Leaks from Apple’s supply chain have begun to strongly suggest the shape and size of the product we’ll call, for lack of a better name, the iPhone Fold. And since it’s likely going to be nine months before anyone holds one of these things in their hands, this seems like as good a time as any to consider the story Apple is likely to tell when it’s selling this device.

Whoa! While I don’t consider myself the target user for this device, I really do not like this form factor. It’s way too wide for my taste. It’s definitely more iPad than iPhone in my view.

Of course that mockup may not be anywhere close to the real design. I, for one, hope it isn’t. 🤞🏼

Ken Case • The Omni Group

Happy New Year! Ready for a productive 2026? We have just the thing: we’re pleased to share that a major upgrade of OmniOutliner is ready for you today!

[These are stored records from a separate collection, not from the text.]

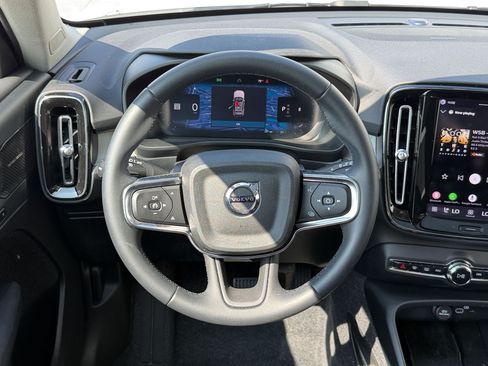 Used 2026 Volvo XC40 B5 Plus w/ Climate Package AWD/4WD image 11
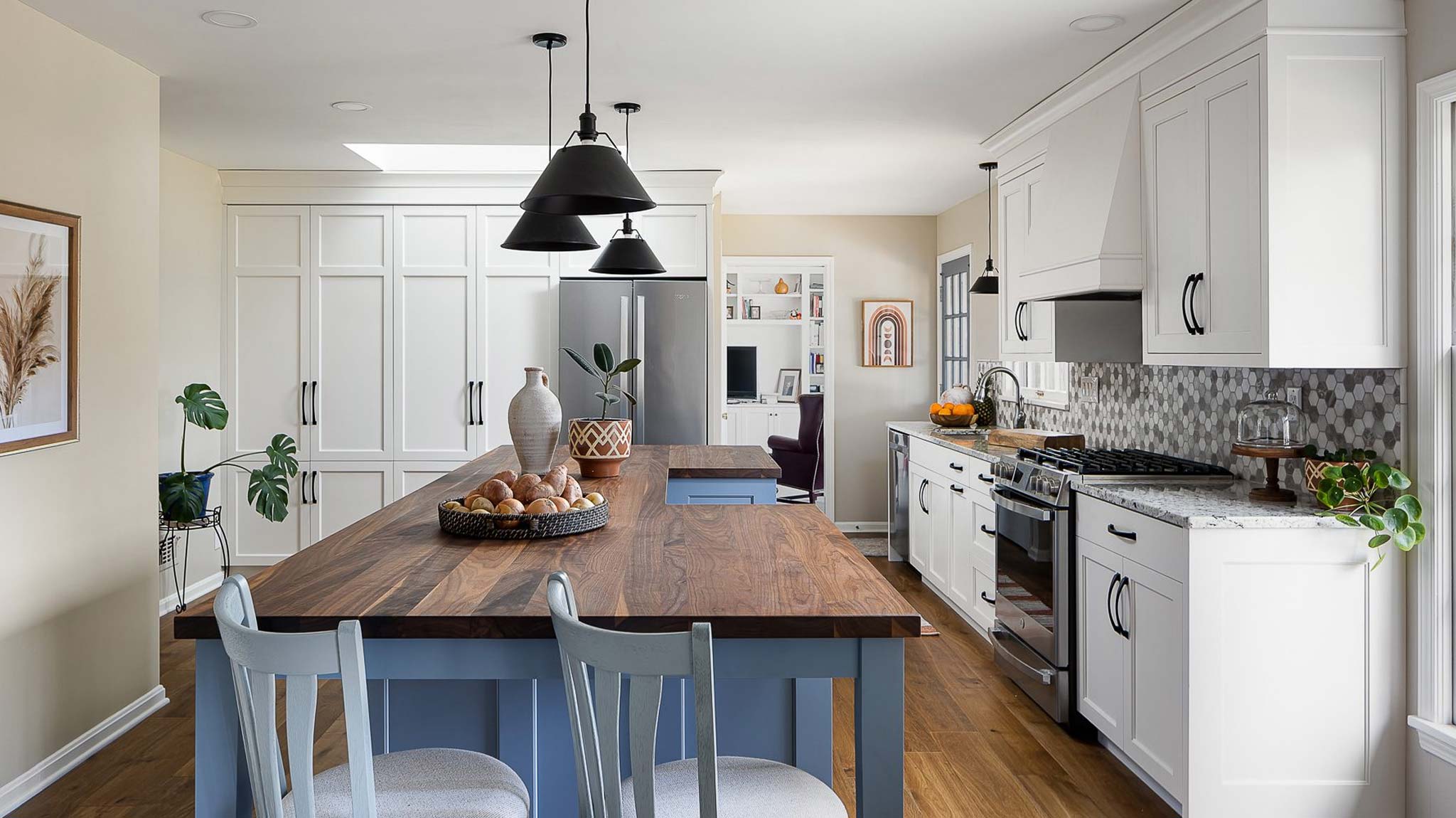 Smart Cabinetry & Multifunctional Islands in Louisville Luxury Designs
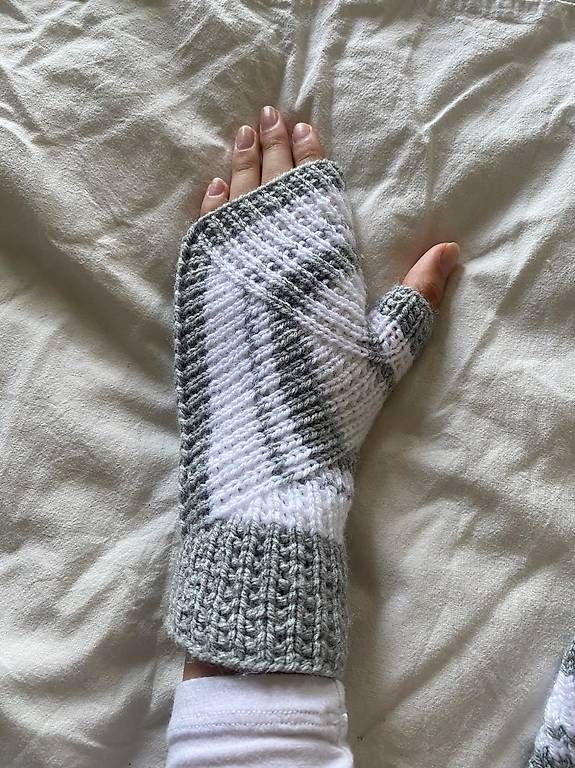 Calze: Gestrickte Stulpen – Nuovo e nell'imballaggio originale da Zürich venduto da iri_cyr9 1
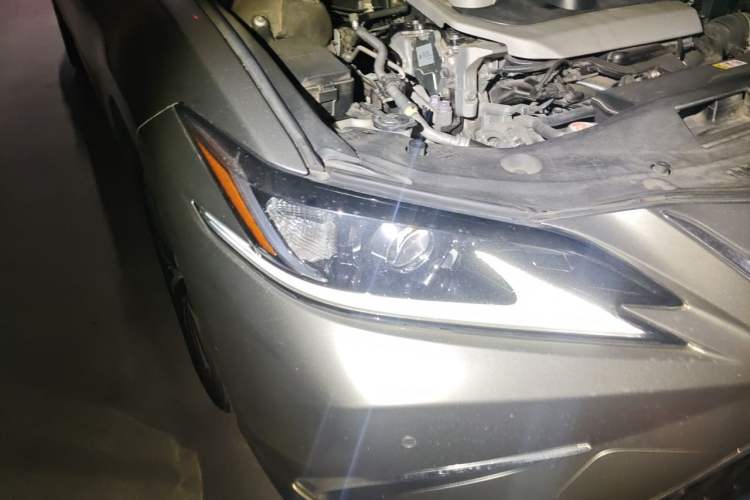 Used Lexus ES 2020 200 Excellence Edition Right Front Headlight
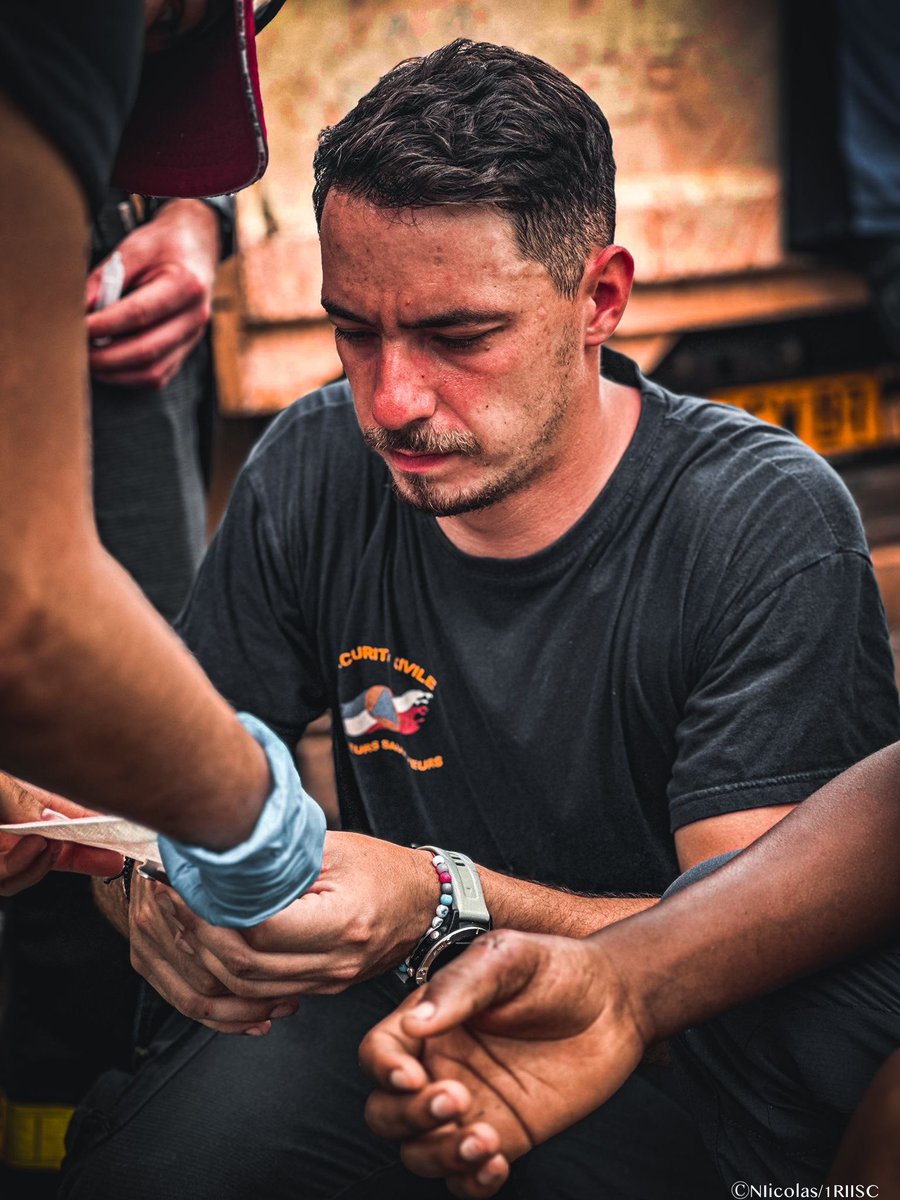 riisc_1's tweet image. Les missions de soutien bien qu&apos;exigeantes, permettent de rester proches de la population, en offrant un appui précieux aux agents publics de #Mayotte. Nos sapeurs-sauveteurs de l’ @uiisc1 , avec professionnalisme et sourire, accomplissent cette tâche délicate. @SecCivileFrance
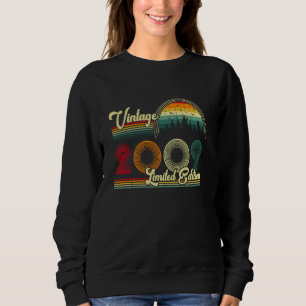 16 Years Old Gifts Vintage 2009 Retro 16th Birthda Sweatshirt
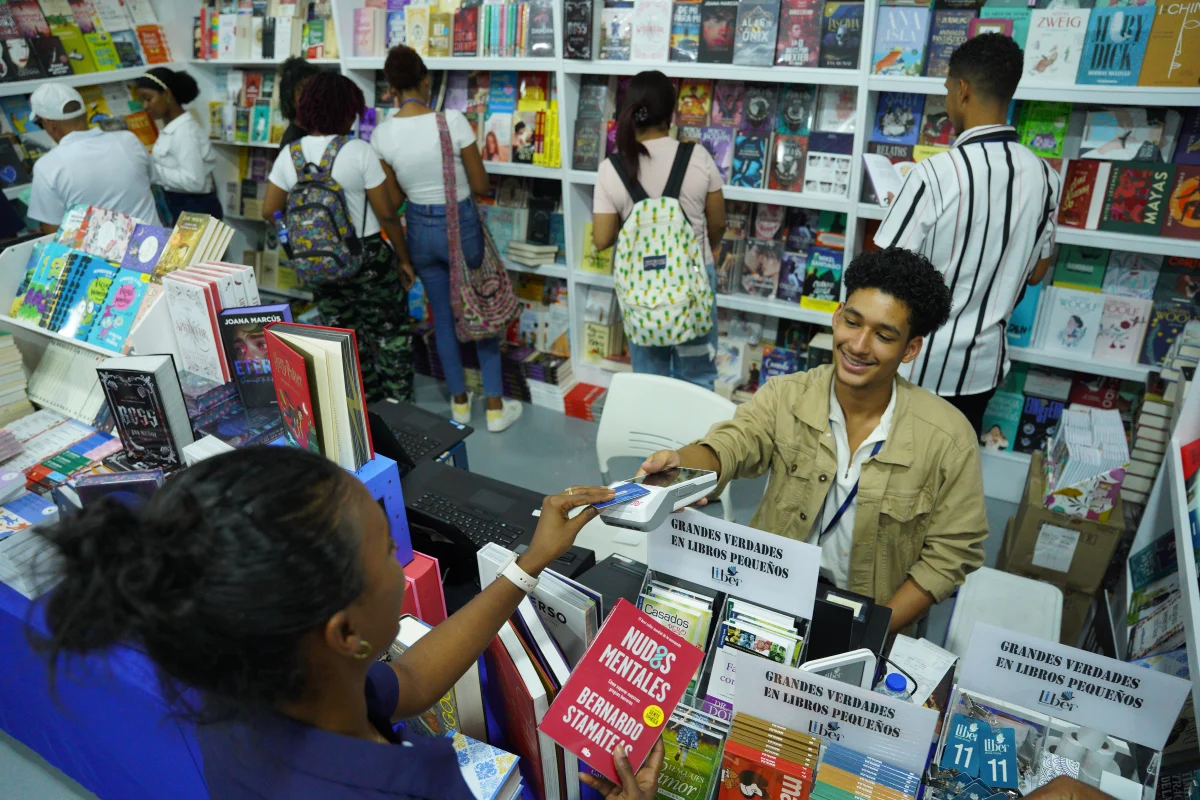 Descuentos y novedades marcan el pulso en la Feria Internacional del Libro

Omni Group is another premier Mac and iOS shop and it’s really nice to see them release updates to their incredible software.

Congratulations! 🥳

Joe Roberts • Slashfilm

David Harbour explained how he and pretty much everyone else was caught off-guard by the popularity of season 1. “By the time we finished, we wrapped, I thought we wouldn’t get a second season,” he said. “We’d be the first Netflix show kind of ever to never get a second season. We thought no one would watch it, it was going to be a disaster.”

Wow. They thought it would be a flop and it becomes one of the most beloved shows Netflix has ever created, thanks, in part, to Mr. David Harbour.